As a CPU Performance Architect Intern at Tenstorrent, you will join a team of world-class CPU designers and performance architects to shape the future of high-performance computing. You will research emerging CPU workloads, analyze their impact on next-generation CPUs, accelerators, and build innovative solutions that maximize hardware performance.
This role is on-site, based in our Santa Clara, CA office.
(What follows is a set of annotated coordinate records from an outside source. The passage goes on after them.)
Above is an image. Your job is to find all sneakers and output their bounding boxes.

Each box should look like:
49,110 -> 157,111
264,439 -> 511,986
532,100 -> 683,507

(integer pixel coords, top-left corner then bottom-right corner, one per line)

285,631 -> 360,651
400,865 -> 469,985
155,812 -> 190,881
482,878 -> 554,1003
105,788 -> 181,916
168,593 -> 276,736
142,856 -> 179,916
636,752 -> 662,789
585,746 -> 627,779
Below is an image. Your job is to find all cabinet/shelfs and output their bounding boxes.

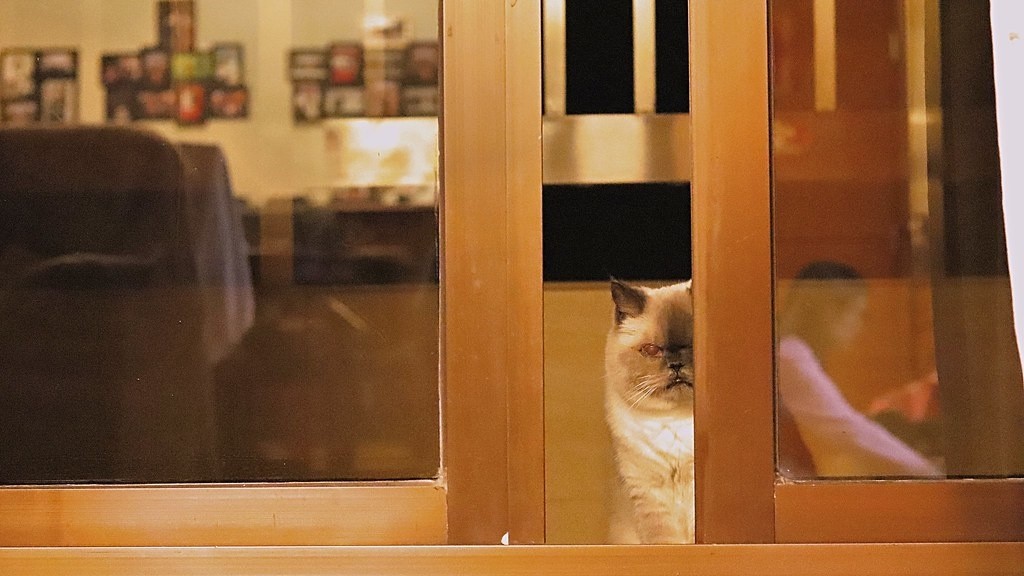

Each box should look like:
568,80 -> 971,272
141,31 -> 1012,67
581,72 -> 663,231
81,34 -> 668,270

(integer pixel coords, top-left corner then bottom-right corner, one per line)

240,202 -> 438,290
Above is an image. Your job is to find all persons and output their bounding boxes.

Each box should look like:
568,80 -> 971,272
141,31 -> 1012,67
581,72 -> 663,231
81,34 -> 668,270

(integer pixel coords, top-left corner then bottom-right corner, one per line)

779,260 -> 946,475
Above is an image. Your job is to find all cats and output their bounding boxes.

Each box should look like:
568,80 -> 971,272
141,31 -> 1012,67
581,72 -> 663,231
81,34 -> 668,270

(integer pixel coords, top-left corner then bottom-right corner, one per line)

603,274 -> 818,544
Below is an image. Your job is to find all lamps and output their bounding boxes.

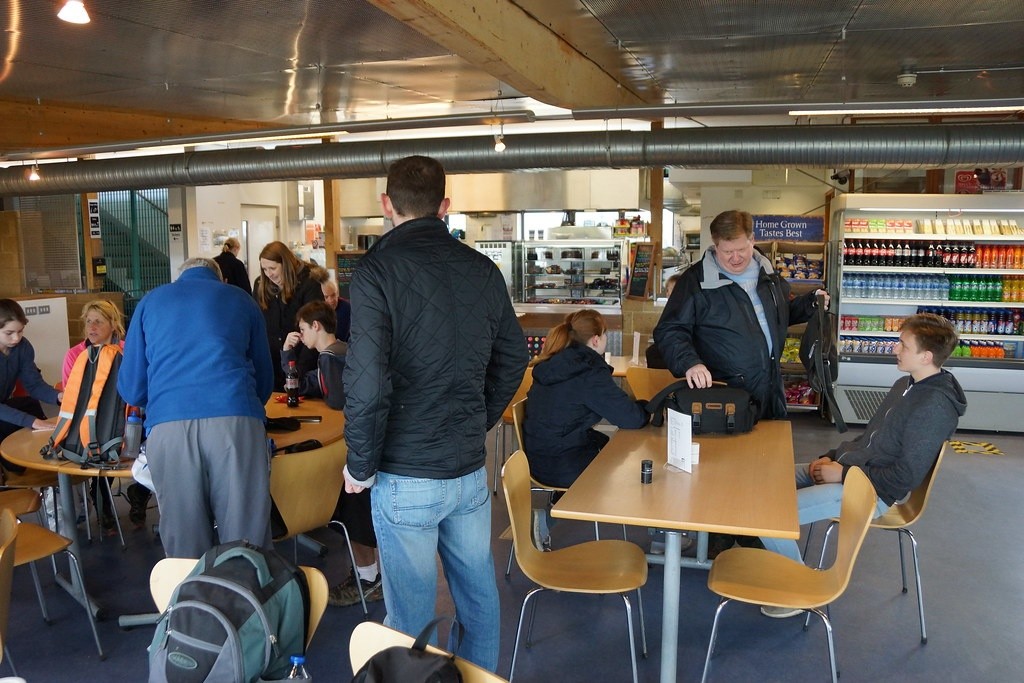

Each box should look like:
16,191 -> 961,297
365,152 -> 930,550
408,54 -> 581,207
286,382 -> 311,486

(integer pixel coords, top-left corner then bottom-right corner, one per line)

493,123 -> 506,152
30,159 -> 40,180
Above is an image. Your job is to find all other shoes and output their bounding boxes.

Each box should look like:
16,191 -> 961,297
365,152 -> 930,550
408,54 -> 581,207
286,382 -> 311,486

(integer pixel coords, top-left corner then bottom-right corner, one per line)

271,515 -> 289,542
760,605 -> 805,618
127,482 -> 152,525
89,488 -> 118,536
704,532 -> 736,559
531,508 -> 552,552
651,536 -> 693,554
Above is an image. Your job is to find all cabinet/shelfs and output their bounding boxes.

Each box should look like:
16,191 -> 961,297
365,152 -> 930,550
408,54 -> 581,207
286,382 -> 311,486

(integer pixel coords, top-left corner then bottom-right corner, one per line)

752,240 -> 827,410
522,242 -> 630,305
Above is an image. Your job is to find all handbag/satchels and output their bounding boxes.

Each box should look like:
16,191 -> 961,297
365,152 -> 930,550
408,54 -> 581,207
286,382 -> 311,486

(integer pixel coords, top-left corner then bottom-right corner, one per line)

645,379 -> 755,435
798,295 -> 849,434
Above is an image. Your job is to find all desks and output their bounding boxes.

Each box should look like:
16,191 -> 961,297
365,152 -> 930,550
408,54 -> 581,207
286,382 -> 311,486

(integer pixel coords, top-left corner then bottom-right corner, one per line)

0,391 -> 348,621
550,420 -> 800,683
603,355 -> 648,377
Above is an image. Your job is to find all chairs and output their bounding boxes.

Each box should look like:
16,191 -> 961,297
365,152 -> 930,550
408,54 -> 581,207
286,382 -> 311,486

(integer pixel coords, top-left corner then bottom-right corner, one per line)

507,399 -> 629,578
492,369 -> 534,495
802,440 -> 947,644
150,559 -> 329,683
625,368 -> 679,402
269,437 -> 367,615
0,470 -> 124,683
700,467 -> 878,683
350,621 -> 508,683
501,449 -> 648,683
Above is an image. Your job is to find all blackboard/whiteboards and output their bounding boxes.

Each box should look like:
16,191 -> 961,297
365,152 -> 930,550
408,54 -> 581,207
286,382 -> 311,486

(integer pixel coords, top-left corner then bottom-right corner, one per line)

626,241 -> 655,300
334,250 -> 367,300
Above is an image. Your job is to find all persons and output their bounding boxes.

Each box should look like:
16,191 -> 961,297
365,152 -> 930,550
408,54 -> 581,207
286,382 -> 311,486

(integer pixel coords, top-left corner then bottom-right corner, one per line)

652,211 -> 830,418
251,246 -> 329,392
62,300 -> 152,536
280,299 -> 349,410
0,299 -> 64,476
115,260 -> 277,560
519,310 -> 692,554
328,482 -> 382,605
213,240 -> 253,295
751,313 -> 968,619
342,155 -> 529,673
320,278 -> 349,342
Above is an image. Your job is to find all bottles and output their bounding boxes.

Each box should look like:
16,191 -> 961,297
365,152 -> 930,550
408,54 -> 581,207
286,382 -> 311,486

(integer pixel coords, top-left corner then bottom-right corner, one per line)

123,411 -> 142,458
286,361 -> 299,407
285,655 -> 308,681
840,240 -> 1024,360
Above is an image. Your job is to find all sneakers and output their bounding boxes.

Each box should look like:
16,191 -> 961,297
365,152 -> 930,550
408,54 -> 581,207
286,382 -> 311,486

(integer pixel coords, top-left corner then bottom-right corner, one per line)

328,564 -> 384,606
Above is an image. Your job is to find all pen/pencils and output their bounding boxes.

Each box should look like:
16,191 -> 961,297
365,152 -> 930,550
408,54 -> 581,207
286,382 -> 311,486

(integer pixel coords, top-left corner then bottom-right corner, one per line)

32,429 -> 55,432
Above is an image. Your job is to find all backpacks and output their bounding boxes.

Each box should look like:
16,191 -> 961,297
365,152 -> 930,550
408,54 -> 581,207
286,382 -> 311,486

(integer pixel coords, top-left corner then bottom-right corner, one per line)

147,538 -> 312,683
349,618 -> 464,683
38,343 -> 130,471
We may also consider remote candidates on a case-by-case basis.
Who You Are
- Currently pursuing a Ph.D. in Computer Architecture, Parallel Computing Artificial Intelligence/ Machine Learning, or a related field, with a strong publication record.
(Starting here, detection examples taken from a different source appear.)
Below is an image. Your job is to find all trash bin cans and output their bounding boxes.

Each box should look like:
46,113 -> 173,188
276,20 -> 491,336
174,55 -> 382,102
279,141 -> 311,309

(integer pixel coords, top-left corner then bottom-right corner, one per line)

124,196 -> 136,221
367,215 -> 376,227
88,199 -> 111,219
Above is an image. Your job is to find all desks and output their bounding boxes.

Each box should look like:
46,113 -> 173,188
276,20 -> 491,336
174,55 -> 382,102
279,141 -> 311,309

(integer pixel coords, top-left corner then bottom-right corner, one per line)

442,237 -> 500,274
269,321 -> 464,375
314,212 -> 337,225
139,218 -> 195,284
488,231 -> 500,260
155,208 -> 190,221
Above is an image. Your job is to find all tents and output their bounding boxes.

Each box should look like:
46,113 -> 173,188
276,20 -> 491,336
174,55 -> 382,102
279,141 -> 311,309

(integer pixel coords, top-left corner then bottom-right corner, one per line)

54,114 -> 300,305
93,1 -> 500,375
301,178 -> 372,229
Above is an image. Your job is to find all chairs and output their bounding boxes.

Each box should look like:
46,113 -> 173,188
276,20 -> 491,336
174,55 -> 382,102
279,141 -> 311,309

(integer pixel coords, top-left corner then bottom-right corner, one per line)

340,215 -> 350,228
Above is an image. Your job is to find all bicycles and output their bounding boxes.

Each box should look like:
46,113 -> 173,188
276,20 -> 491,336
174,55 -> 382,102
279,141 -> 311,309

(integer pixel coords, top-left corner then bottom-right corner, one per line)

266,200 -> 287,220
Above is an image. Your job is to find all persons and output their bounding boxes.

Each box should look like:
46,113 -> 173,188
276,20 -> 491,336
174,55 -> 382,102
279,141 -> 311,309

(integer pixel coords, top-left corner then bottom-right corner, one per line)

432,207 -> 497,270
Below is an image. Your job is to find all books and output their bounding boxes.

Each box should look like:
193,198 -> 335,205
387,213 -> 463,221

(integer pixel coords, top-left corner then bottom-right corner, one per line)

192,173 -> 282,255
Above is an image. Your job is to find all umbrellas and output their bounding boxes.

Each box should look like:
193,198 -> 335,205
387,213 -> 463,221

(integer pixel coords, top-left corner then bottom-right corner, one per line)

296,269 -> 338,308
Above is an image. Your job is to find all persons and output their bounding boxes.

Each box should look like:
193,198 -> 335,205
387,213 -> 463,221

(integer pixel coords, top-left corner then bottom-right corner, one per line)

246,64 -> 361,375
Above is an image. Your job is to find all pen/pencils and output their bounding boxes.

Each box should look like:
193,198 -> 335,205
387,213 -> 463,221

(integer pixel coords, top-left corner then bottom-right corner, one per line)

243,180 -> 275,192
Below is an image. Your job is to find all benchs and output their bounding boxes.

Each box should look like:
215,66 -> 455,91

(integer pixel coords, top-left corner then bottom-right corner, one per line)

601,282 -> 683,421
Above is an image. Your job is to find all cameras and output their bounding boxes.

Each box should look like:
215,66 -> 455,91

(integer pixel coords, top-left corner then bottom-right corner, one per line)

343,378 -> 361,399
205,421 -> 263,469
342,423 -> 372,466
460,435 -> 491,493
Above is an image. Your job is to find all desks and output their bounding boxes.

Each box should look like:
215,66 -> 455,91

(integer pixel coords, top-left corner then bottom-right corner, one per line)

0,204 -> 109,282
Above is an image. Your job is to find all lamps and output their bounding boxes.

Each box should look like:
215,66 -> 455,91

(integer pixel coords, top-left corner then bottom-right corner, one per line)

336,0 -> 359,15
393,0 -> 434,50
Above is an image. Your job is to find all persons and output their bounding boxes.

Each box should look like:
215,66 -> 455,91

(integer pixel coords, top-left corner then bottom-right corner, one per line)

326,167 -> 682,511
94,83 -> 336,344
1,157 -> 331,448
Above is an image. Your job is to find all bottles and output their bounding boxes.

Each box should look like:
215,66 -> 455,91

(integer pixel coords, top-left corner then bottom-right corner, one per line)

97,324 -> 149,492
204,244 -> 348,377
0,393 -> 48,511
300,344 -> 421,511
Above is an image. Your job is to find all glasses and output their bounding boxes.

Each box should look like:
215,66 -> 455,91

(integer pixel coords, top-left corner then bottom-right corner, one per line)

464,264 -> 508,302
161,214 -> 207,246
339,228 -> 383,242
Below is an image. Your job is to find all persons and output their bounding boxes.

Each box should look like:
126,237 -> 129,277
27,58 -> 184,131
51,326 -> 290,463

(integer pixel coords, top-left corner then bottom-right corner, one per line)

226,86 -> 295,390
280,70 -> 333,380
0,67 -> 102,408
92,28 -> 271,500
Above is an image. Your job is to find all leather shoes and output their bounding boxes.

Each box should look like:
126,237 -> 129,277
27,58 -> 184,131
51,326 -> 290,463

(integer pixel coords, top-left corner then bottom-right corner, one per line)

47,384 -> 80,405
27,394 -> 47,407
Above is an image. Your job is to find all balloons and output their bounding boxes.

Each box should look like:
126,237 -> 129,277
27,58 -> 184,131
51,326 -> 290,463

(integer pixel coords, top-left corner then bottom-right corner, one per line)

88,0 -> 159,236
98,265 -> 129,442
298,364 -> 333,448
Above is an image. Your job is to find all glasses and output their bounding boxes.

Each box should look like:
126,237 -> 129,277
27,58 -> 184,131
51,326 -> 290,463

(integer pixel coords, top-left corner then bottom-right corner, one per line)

- Strong foundation in computer organization, computer architecture, parallel computation and digital logic design.
- Hands-on with Linux, performance and power profiling tools, Silicon PMU profiling, and hardware performance counters.
- Proficient in Shell scripting, Python, and C++, with experience in PyTorch, benchmarking, and targeted microbenchmarks.
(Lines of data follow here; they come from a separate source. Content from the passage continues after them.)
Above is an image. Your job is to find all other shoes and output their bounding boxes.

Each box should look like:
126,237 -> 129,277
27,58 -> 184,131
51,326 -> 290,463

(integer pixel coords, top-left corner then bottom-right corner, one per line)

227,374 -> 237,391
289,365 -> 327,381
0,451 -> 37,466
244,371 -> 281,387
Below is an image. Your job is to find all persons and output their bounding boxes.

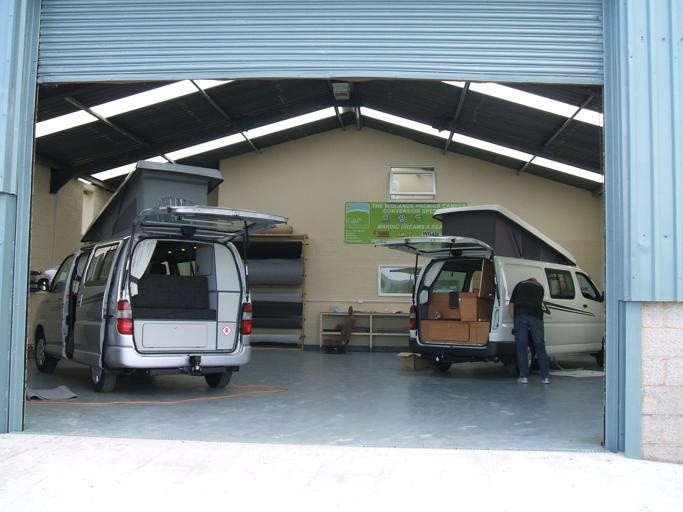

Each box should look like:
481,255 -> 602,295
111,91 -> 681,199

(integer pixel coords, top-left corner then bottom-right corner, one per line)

508,277 -> 550,384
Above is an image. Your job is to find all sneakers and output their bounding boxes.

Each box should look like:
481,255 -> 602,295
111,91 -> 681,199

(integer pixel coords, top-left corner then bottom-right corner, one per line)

540,377 -> 551,384
517,377 -> 528,384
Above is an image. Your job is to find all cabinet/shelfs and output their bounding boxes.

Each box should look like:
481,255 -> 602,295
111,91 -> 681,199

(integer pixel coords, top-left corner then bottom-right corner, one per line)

239,233 -> 308,352
318,311 -> 408,351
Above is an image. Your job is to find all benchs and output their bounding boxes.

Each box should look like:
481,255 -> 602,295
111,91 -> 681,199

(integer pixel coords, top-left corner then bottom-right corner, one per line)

132,276 -> 216,319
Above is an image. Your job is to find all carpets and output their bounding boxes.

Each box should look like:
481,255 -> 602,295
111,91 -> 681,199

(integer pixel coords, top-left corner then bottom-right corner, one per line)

534,369 -> 605,377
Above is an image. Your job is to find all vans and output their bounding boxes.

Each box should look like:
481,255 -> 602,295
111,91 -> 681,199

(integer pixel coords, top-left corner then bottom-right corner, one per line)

371,203 -> 604,379
32,159 -> 289,392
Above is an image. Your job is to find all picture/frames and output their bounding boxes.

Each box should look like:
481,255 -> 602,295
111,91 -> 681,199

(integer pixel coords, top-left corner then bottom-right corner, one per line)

378,264 -> 425,297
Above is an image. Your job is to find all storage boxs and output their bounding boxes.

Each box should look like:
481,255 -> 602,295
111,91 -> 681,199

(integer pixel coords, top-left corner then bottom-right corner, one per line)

- Strong familiarity with modern AI productivity workflows, with the ability to effectively use AI tools.
What We Need
- Conduct deep research into cutting-edge CPU application trends, workload characterization, and advanced performance and power modeling techniques.
- Build robust profiling, automation, and visualization tools that accelerate workload analysis and streamline production workflows.
- Identify microarchitectural bottlenecks, reduce workloads for efficient simulation, and leverage hardware-software co-design principles to propose hardware-aware optimizations.
- Enable and optimize critical CPU workloads, utilizing advanced parallel computation techniques to unlock the full potential of Tenstorrent hardware and contribute novel research or patentable ideas.
What You Will Learn
- How CPU workload analysis informs next-generation accelerator architecture and performance strategy.
- Practical approaches to workload characterization, reduction, performance modeling, and simulation at scale.
- How to profile, analyze, and optimize real-world software, ranging from industry-standard SPEC CPU benchmarks to emerging agentic AI workloads across hardware and software boundaries.
- Techniques for identifying performance bottlenecks and optimizing the execution of multi-agent AI systems on modern microarchitectures.
- How CPU designers, performance architects, and software teams work together to turn analysis into product impact.
USA Hiring Timelines
This internship opportunity is available throughout our 3 terms with the following corresponding recruitment cycles:
- Winter Term: Jan-Apr work term, Sept-Dec recruit.
- Summer Term: May-Aug work term, Oct-Apr recruit.
- Fall Term: Sept-Dec work term, Jan-Aug recruit.
Please note these timelines are for reference only. Actual timelines may vary.
Tenstorrent offers a highly competitive compensation package and benefits, and we are an equal opportunity employer.